The first two days of October were filled with pre-court-martial motions and decisions, most of which went against the mechanics. A public admission by the Air Force's top safety official that the service had erred by not fixing the problem years ago was deemed not relevant by Young. "I feel like dirt right now," Mueller wrote in his trial notebook. "Every second of every minute of every day, I fall apart a little more." The case was forcing his sons to grow up too quickly. "How do I tell them how sorry I am for putting them though this?"
The next day, Oct. 3, was Tom and Rosa's 19th wedding anniversary. It also was to be the formal start of the court-martial. But when Rosa awoke that morning, her husband was gone. By early afternoon, Rosa had found his Peugeot near a mountain creek where he loved to fish with his sons. The Air Force organized a search of the area.

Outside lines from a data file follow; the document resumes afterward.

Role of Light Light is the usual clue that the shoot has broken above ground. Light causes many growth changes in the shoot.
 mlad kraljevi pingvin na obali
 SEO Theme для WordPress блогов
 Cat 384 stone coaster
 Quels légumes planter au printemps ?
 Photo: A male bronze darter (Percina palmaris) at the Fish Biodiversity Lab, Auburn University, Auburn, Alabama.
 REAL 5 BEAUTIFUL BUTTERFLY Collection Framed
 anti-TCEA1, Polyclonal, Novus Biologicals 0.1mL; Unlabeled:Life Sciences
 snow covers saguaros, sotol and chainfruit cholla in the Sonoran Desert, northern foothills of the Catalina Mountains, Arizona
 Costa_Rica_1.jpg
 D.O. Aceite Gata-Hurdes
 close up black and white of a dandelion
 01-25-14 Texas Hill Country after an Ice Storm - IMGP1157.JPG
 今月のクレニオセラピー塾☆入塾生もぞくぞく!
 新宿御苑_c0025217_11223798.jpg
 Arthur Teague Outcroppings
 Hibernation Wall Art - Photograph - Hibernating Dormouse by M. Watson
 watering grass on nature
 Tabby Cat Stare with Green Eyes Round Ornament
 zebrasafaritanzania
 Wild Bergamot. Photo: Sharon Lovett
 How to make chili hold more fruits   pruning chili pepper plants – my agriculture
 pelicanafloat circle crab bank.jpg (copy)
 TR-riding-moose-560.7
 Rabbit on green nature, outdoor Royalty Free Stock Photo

Soon Mueller's father Peter arrived on the scene, having just flown to Germany from his home in Florida for the court-martial.
Dozens of camouflage-clad Air Force men and women were slowly moving up a nearby steep ridge, calling Mueller's name. Peter Mueller was distressed. "It was a manhunt," he says. "Thomas, Poppa is here," he pleaded over a police bullhorn. "Come out." But Thomas was nearly a mile away, and the sound of his father's voice was drowned out by those of the Air Force personnel. "I was sure I could find him, but they wouldn't let me go in." Peter Mueller says. Instead, he found a road that wended closer to the ridge line, where he stood, calling for his son in the twilight.
About half a mile away, three searchers came upon an elevated hunters' shack. As his commander, Major Dee Mills, clambered up the 10-ft. ladder, Mueller put a gun to his head and fired. "Rosa, I love you," he had written on the shack's window frame in his final moments. "I was not negligent." Back home he'd left the Lowry family a note. "I know I am going to heaven. And in heaven I cannot hurt anyone else, not even by accident."
On Nov. 13, the service, citing "justice and the interests of the Air Force," dropped its case against Campbell, the other mechanic, in exchange for his decision to leave the military.